§ Task objective:
Reproduce the listing below with "fishing net" swapped for "rope netting" wherever it occurs, leaving every other line and character unchanged.

(Collected data entries)
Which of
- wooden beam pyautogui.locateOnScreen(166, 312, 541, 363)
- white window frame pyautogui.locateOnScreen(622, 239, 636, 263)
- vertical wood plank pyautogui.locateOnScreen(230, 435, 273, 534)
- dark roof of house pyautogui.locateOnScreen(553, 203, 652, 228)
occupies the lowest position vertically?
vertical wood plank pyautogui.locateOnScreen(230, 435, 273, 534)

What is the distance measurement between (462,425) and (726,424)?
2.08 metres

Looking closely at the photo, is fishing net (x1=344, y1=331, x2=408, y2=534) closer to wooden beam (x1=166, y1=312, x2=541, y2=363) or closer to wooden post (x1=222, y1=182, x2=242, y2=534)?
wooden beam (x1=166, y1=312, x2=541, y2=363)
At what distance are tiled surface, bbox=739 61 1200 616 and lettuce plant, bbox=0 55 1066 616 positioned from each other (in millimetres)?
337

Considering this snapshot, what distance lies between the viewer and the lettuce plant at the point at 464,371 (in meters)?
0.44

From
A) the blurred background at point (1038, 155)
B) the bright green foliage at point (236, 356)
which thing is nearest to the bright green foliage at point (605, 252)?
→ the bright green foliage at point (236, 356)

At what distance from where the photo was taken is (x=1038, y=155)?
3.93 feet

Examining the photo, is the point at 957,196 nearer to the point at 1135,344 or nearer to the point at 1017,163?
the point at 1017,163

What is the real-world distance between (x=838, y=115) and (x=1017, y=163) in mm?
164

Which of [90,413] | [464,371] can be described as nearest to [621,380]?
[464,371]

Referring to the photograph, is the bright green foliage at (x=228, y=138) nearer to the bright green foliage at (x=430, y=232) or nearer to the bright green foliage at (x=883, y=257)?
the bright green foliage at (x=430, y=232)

§ Task result:
Which of
- wooden beam pyautogui.locateOnScreen(166, 312, 541, 363)
- white window frame pyautogui.locateOnScreen(622, 239, 636, 263)
- vertical wood plank pyautogui.locateOnScreen(230, 435, 273, 534)
- dark roof of house pyautogui.locateOnScreen(553, 203, 652, 228)
occupies the lowest position vertically?
vertical wood plank pyautogui.locateOnScreen(230, 435, 273, 534)

What is the distance measurement between (462,425) and (726,424)?
2.08 metres

Looking closely at the photo, is rope netting (x1=344, y1=331, x2=408, y2=534) closer to wooden beam (x1=166, y1=312, x2=541, y2=363) or closer to wooden post (x1=222, y1=182, x2=242, y2=534)?
wooden beam (x1=166, y1=312, x2=541, y2=363)
At what distance are tiled surface, bbox=739 61 1200 616 and lettuce plant, bbox=0 55 1066 616 positioned from each other (in millimetres)?
337

Considering this snapshot, what distance lies between the viewer and the lettuce plant at the point at 464,371 (in meters)?
0.44

From
A) the blurred background at point (1038, 155)
B) the bright green foliage at point (236, 356)
which thing is nearest to the bright green foliage at point (605, 252)?
→ the bright green foliage at point (236, 356)

At what distance from where the photo was taken is (x=1038, y=155)?
3.93 feet

Examining the photo, is the point at 957,196 nearer to the point at 1135,344 or nearer to the point at 1017,163?
the point at 1017,163

What is the real-world distance between (x=838, y=115) and (x=1017, y=163) in mm?
164

Which of [90,413] | [464,371] can be described as nearest to [621,380]?
[464,371]

Referring to the photograph, is the bright green foliage at (x=228, y=138) nearer to the bright green foliage at (x=430, y=232) or nearer to the bright green foliage at (x=883, y=257)?
the bright green foliage at (x=430, y=232)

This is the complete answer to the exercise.